Barroso da Fonte |
A última edição do Jornal de
Matosinhos deixa qualquer leitor vergado ao peso das leviandades grosseiras
de quem conquista o poder para, em nome da pluralidade, da isenção e da justiça
social, exercer a mais vil tirania, desumanidade e descriminação.
Heitor Ramos
entrevistou Pedro da Vinha Costa que foi deputado na Assembleia da República e
que é vereador da oposição ao executivo liderado por Guilherme Pinto, na Câmara
de Matosinhos. Em manchete, ilustrada com a foto do autarca, leu-se na última
edição: «Contra perseguição da Câmara ao JM, vereador da oposição ataca
despesismo desenfreado da
Municipalidade». Na página 7 o vereador relata dois factos. No
primeiro diz: «Censura ao Jornal de Matosinhos: a câmara desfaz-se em
campanhas de propaganda nas quais investe muitos milhares de euros que abafam
tudo quanto é discordância ou oposição. Um exemplo: foi apresentada pelos
próprios serviços da Câmara uma proposta de colocação de publicidade em dois
jornais como a lei manda a propósito do PDM. A proposta sugeria que fosse feita
no Público, e no Sol. A oposição apoiava que essa publicidade saísse nesses
dois jornais de âmbito nacional e também no único Jornal de Matosinhos».
Guilherme Pinto alegou que apenas seria dada ao Público, porque o JM
e o Sol têm a sua total discordância
editorial.
Pedro Vinha da Costa é peremptório a afirmar
que «nos últimos meses há uma evidente degradação da autoridade na câmara»
e, para além dessa degradação funcional e política, há o pior de todos os
vícios que é o regresso à censura que é inconciliável com a democracia. De
resto este deplorável crime não é exclusivo em Guilherme Pinto. Nos quase dez
anos que leva de exercício no cargo sempre perseguiu o mais dinâmico, coerente
e sério órgão de informação concelhio. Perseguiu-o sempre por razões
ideológicas. Por algum motivo o próprio partido o excluiu da recandidatura
neste último mandato. António José Seguro tomou essa corajosa decisão de não
recandidatar autarcas com complexos censórios. Guilherme Pinto, mal António
Costa destronou Seguro, de forma nada ortodoxa, correu a abraçar o novo
Secretário Geral e a visitar José Sócrates na Cadeia de Évora. O que ainda não
teve foi um raio de clarividência humanitária para se reconfortar na paz social
e cívica com o Jornal de Matosinhos e com o Dr. Pinto Soares, seu director.

----

:: Tarefas ::
a - No artigo sobre o Jornal de Matosinhos, em que dois jornais a proposta dos serviços da Câmara sugeria que fosse colocada a publicidade relativa ao PDM?
b - Prossiga o artigo sobre o Jornal de Matosinhos, começando a seguir à última frase apresentada.

----

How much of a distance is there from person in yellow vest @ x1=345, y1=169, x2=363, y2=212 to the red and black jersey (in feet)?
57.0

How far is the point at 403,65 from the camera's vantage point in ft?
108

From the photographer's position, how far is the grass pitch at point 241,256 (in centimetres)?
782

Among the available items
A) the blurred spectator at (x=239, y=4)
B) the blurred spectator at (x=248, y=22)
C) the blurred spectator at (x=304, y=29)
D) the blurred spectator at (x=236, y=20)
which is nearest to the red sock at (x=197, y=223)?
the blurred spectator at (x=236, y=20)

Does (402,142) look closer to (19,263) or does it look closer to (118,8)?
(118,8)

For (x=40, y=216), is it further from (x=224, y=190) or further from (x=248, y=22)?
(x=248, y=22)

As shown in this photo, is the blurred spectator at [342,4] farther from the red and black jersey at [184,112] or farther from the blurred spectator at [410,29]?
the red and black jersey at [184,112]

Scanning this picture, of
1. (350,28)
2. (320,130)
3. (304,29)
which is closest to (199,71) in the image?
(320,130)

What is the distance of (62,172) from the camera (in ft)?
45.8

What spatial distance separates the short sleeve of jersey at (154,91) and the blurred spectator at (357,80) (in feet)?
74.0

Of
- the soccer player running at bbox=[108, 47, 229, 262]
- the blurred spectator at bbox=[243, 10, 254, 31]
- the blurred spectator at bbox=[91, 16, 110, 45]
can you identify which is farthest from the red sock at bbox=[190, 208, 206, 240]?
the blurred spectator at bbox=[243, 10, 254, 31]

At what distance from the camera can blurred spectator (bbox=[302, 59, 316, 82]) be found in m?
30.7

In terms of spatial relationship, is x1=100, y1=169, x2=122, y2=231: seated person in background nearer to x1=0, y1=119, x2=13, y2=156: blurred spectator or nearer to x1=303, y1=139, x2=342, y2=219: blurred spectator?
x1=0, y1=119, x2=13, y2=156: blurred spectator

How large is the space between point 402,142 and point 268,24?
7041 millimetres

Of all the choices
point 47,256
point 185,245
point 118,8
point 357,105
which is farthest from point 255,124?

----

:: Respostas por tarefa ::
a - No Público e no Sol.

b -
Este regressou de Moçambique, no drama da «descolonização exemplar», com meia
dúzia de filhos e Mulher que sempre foram a sua maior riqueza. Em vez de
sobreviver com os apoios oficiais, como tantas famílias, recomeçou a vida,
criando e dirigindo o JM e a empresa gráfica, onde colocou toda a família. O
seu Jornal impôs-se pela qualidade, pela
defesa das causas nobres e pela superação dos valores sociais. Resistiu durante
mais de 30 anos às injustiças arbitrárias que colidiram sempre com a mais
elementar democracia. Guilherme Pinto não tem o direito de dar a um só jornal a
publicidade institucional que é paga pelos munícipes e que deve ser repartida
equitativamente. Os favores pessoais não podem nem devem ser pagos com aquilo
que é de todos. O Jornal Sol e o Jornal de Matosinhos podem
recorrer ao Ministério Público e à Entidade Reguladora da Comunicação Social para que o cidadão
Guilherme Pinto justifique as razões do défice democrático que o leva a dar a
uns aquilo que pertence a todos. Não basta dizer que se é de esquerda. Ser de
esquerda não é o mesmo que dar ao jornal que cultiva a imagem do doador, aquilo
que é de todos os munícipes e que pode não agradar ao chefe do executivo, ou aos
1700 funcionários da Câmara, mas agrada à verdade da gestão municipal.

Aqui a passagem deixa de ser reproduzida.